* YOUR TASK:
Please continue the mailing-list reply about LLVM undef values and the lshr instruction, picking up right after its last sentence.

How to track down a bad llvm optimization pass

Thu Jun 30 11:10:04 PDT 2016

On 30 Jun 2016, at 16:40, Joakim via digitalmars-d-ldc wrote:
> I assumed that undef was some kind of poison value

undef is indeed "some kind of poison value", in that each use of it 
evaluates to a (potentially different) arbitrary bit string. By itself, 
using an undef isn't undefined behaviour, but of course for many 
operations it ultimately is, because there are bit string inputs for 
which these operations are undefined (e.g. loads, stores).

LLVM knows a concept called "poison values" too, which are undefs with 
slightly stronger semantics produced by C-style signed integer 
arithmetic overflow and similar operations – in loose terms, any 
operation that depends on them in an externally visible way has 
undefined behaviour.

I usually find the LLVM language reference 
(http://llvm.org/docs/LangRef.html) to be quite a clear resource for 
these sorts of questions.

> [should] the inlining pass […] just be returning undef […]? Since 
> this is at compile-time, I don't think it should. […]
> Are we supposed to be running sanitizers or something else to avoid 
> these bugs?

First off, as it currently stands, this is certainly not an issue in 
LLVM. The lshr instruction is documented as resulting in undefined 
behaviour when used with an out-of-range shift. Replacing the whole call 
with `undef` is thus a valid IR transformation.

* SOURCE MATERIAL:
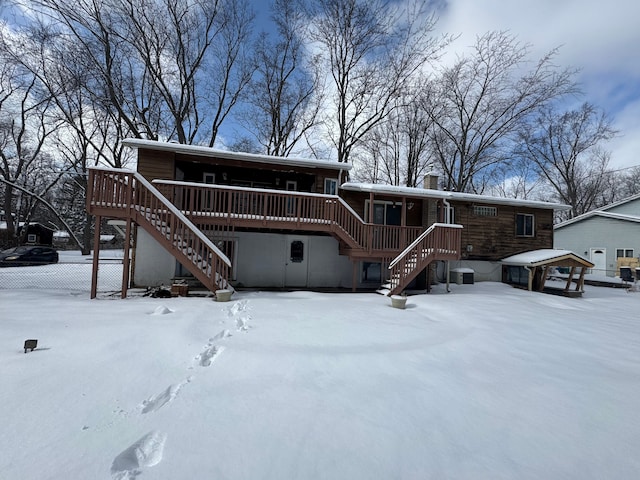 view of front of property with a wooden deck and cooling unit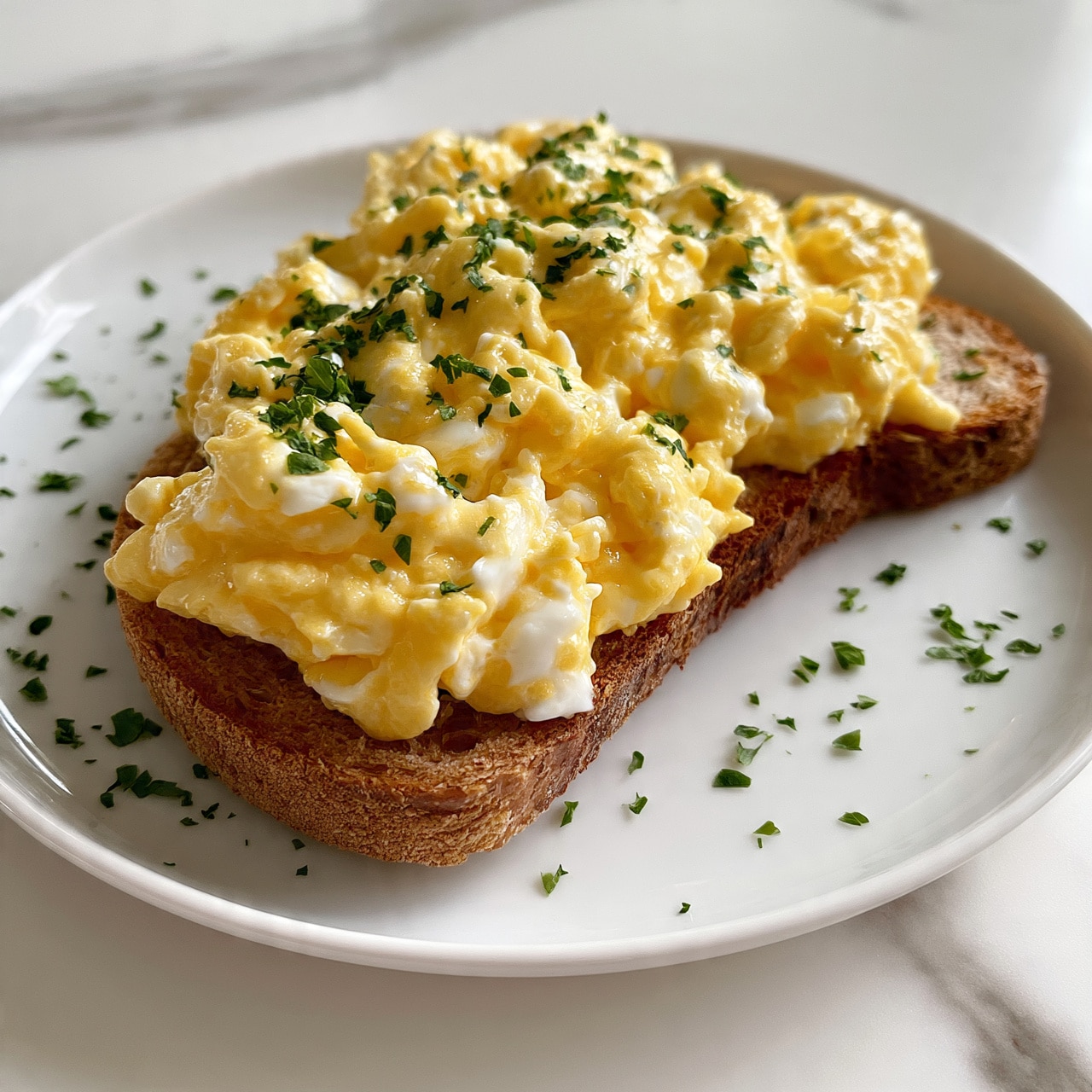 square image The image shows a single slice of toasted brown bread on a white plate with a white marbled surface underneath. On top of the toast is a thick layer of creamy scrambled eggs with a soft, slightly glossy texture and light yellow color mixed with a few white parts. Small chopped green herbs are sprinkled evenly over the eggs and plate edges, adding contrast. The overall look is simple and fresh, with a warm, inviting feel. photo taken with an iphone --ar 4:5 --v 7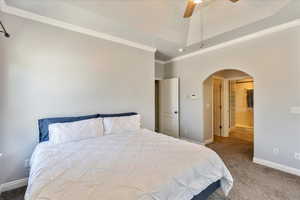 Primary Bedroom featuring ornamental molding, arched walkways, ceiling fan, and a raised ceiling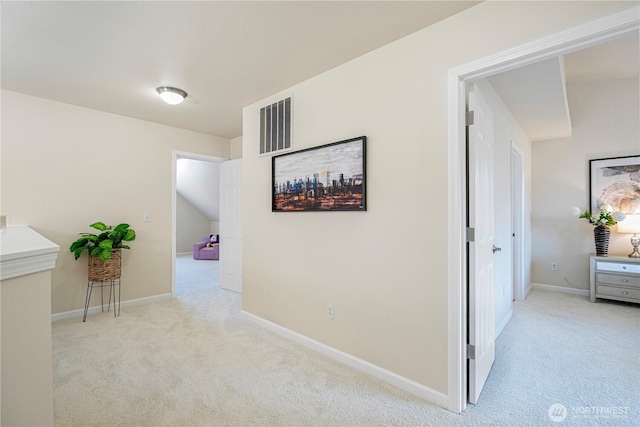 hallway featuring light colored carpet, baseboards, and visible vents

* OUTPUT OF THE EXERCISE:
So far for LLVM working as designed. The question of course becomes 
whether, being a compiler writer's tool, it would be nice for it to emit 
a warning on such transformations. And here things suddenly become 
muddy. Yes, in this case, getting a warning would be useful. However, if 
the code was not actually reachable dynamically, a warning would be 
wrong. Of course, this can be solved by offering a way to declare basic 
blocks/functions to be considered reachable for that purpose, but that 
introduces extra complexity – I wouldn't be surprised if the fact that 
you'd need to design something along these lines was the main reason why 
LLVM does not try to report such conditions.

Of course, language frontends can always emit dynamical checks to avoid 
executing llvm::Instructions with UB-inducing arguments, whether in the 
form of sanitisers, or by default as part of faithfully lowering their 
semantics.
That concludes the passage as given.